Effects of Roux-en-Y gastric bypass on energy and glucose homeostasis are preserved in two mouse models of functional glucagon-like peptide-1 deficiency

Mol Metab. 2013 Dec 11;3(2):191-201. doi: 10.1016/j.molmet.2013.11.010. eCollection 2014 Apr.

Abstract

Glucagon-like peptide-1 (GLP-1) secretion is greatly enhanced after Roux-en-Y gastric bypass (RYGB). While intact GLP-1exerts its metabolic effects via the classical GLP-1 receptor (GLP-1R), proteolytic processing of circulating GLP-1 yields metabolites such as GLP-1(9-36)amide/GLP-1(28-36)amide, that exert similar effects independent of the classical GLP-1R. We investigated the hypothesis that GLP-1, acting via these metabolites or through its known receptor, is required for the beneficial effects of RYGB using two models of functional GLP-1 deficiency - α-gustducin-deficient (α-Gust (-/-)) mice, which exhibit attenuated nutrient-stimulated GLP-1 secretion, and GLP-1R-deficient mice. We show that the effect of RYGB to enhance glucose-stimulated GLP-1 secretion was greatly attenuated in α-Gust (-/-) mice. In both genetic models, RYGB reduced body weight and improved glucose homeostasis to levels observed in lean control mice. Therefore, GLP-1, acting through its classical GLP-1R or its bioactive metabolites, does not seem to be involved in the effects of RYGB on body weight and glucose homeostasis.

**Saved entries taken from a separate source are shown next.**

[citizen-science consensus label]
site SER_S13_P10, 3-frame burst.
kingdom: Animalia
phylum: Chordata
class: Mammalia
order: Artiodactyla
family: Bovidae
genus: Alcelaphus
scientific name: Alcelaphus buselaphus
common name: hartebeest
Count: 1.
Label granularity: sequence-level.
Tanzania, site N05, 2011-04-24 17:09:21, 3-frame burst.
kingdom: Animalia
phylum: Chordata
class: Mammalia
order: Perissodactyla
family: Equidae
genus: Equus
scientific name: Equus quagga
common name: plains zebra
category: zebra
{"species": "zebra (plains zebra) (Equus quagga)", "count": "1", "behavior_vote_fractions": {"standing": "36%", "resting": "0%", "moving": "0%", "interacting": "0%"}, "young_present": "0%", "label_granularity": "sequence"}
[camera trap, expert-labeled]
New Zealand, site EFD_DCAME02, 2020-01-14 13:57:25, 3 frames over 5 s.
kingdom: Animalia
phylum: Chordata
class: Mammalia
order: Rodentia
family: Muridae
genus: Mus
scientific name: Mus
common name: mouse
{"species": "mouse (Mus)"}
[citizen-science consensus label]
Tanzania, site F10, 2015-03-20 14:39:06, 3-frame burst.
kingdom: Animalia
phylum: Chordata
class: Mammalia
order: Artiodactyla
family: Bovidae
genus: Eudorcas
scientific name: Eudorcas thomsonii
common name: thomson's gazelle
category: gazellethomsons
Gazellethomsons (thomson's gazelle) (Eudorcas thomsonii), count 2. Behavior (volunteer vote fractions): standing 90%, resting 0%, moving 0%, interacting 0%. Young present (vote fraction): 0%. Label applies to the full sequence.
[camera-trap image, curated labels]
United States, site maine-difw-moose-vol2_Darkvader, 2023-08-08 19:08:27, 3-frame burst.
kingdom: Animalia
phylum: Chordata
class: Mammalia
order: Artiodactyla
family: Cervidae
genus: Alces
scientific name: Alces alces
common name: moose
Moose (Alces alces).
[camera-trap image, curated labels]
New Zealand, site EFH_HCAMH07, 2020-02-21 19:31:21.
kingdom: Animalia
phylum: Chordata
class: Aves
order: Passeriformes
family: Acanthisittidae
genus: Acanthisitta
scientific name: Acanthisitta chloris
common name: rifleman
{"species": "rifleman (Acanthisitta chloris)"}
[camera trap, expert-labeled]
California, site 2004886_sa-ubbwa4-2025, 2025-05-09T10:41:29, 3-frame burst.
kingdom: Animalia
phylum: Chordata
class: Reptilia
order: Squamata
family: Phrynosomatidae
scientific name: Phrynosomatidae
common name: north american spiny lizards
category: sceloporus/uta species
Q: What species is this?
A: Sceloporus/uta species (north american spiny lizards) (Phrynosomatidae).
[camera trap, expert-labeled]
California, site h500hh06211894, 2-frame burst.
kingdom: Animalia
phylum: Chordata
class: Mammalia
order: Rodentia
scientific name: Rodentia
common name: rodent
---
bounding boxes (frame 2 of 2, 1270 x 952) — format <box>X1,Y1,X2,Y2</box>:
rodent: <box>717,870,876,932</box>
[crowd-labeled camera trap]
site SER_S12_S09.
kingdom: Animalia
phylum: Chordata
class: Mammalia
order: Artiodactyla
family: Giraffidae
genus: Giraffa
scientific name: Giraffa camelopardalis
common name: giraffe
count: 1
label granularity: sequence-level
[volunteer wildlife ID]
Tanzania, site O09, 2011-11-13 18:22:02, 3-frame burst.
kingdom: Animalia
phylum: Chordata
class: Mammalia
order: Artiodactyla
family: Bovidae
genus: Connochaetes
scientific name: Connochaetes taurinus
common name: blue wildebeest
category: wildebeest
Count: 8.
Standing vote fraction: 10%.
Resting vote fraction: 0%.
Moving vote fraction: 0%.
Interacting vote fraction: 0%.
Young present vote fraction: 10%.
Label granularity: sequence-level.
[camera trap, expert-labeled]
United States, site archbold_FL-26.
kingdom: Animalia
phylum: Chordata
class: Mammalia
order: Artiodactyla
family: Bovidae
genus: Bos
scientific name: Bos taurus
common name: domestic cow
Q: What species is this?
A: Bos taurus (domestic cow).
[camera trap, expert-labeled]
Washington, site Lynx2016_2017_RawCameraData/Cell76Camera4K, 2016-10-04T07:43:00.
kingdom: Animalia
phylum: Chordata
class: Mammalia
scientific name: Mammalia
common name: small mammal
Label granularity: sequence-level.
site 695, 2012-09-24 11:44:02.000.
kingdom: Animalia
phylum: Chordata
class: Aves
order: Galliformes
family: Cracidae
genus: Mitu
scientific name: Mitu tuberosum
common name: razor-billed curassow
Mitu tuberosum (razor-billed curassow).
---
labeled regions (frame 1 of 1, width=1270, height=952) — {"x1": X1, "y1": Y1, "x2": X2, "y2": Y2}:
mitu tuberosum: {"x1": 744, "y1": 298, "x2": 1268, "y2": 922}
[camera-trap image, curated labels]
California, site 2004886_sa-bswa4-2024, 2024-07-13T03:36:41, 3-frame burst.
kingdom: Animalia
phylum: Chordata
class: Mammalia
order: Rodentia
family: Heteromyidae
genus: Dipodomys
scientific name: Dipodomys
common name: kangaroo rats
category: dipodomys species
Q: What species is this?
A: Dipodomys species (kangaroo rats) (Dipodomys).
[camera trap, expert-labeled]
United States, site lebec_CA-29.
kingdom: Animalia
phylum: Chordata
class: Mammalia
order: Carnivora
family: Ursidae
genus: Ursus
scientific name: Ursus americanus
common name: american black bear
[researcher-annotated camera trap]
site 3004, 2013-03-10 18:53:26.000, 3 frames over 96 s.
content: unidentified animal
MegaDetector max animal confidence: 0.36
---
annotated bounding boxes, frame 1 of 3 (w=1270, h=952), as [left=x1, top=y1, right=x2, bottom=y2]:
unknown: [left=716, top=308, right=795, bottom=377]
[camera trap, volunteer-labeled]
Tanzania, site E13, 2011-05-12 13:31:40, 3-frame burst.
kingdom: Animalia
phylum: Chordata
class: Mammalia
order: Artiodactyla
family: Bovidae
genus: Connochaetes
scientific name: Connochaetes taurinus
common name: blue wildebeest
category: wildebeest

Keywords: GLP-1, glucagon-like peptide-1; GLP-1R, glucagon-like peptide-1 receptor; Glp1r−/−, glucagon-like peptide-1 receptor deficient mice; Gut hormones; HOMA-IR, Homeostasis Model Assessment-Insulin Resistance; Mouse model; PF-sham, pair-fed sham; RYGB, Roux-en-Y gastric bypass; Taste perception; WM-sham, weight-matched sham; WT, wild-type; Weight-loss surgery; α-Gust−/−, α-gustducin deficient mice.